**Task prompt:** Exactly and only the lines below from the one containing "Pack de esquís" down to the one containing "10PCS JZC-HF32F-005/009/012/018/024-ZS3 conversion" are wanted, both included; please exclude every picture.

**Raw data:**

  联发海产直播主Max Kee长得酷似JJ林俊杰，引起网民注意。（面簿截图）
==
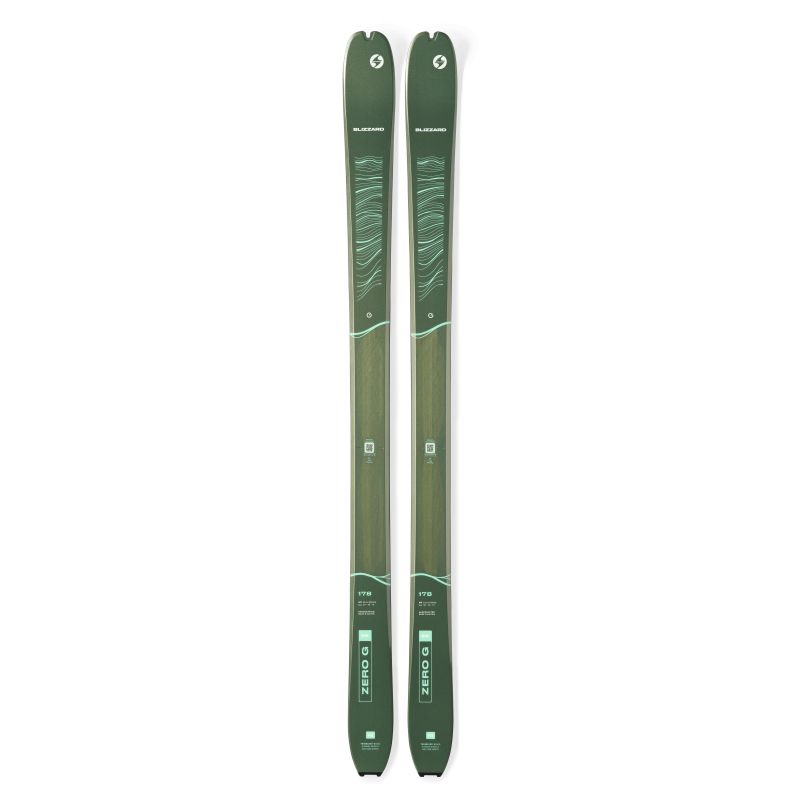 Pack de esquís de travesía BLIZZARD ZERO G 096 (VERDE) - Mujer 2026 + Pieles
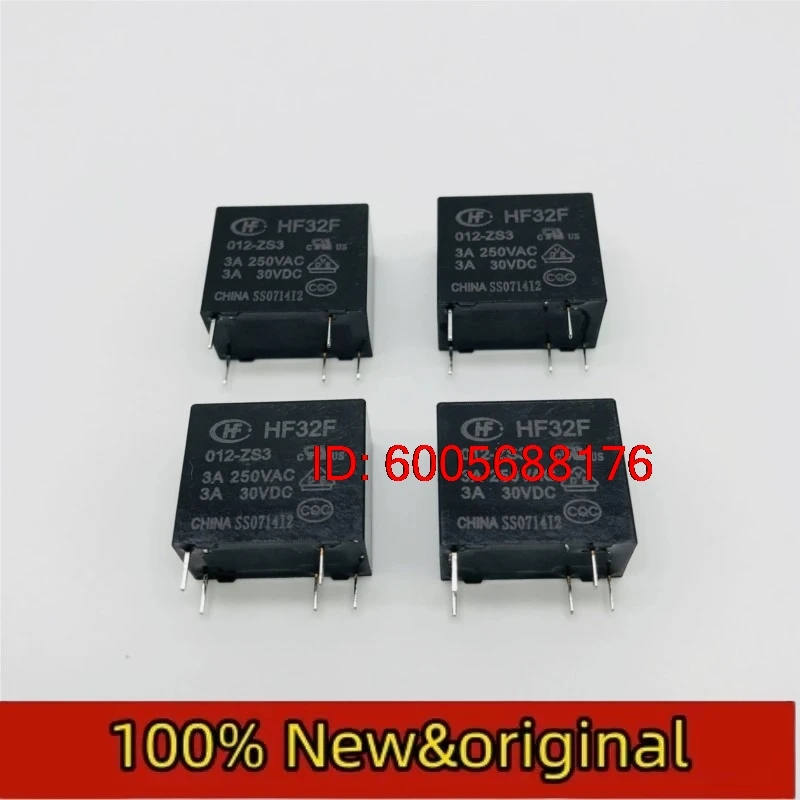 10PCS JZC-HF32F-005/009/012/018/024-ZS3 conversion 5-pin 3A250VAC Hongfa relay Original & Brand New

**Solution to the problem:**
 Pack de esquís de travesía BLIZZARD ZERO G 096 (VERDE) - Mujer 2026 + Pieles
 10PCS JZC-HF32F-005/009/012/018/024-ZS3 conversion 5-pin 3A250VAC Hongfa relay Original & Brand New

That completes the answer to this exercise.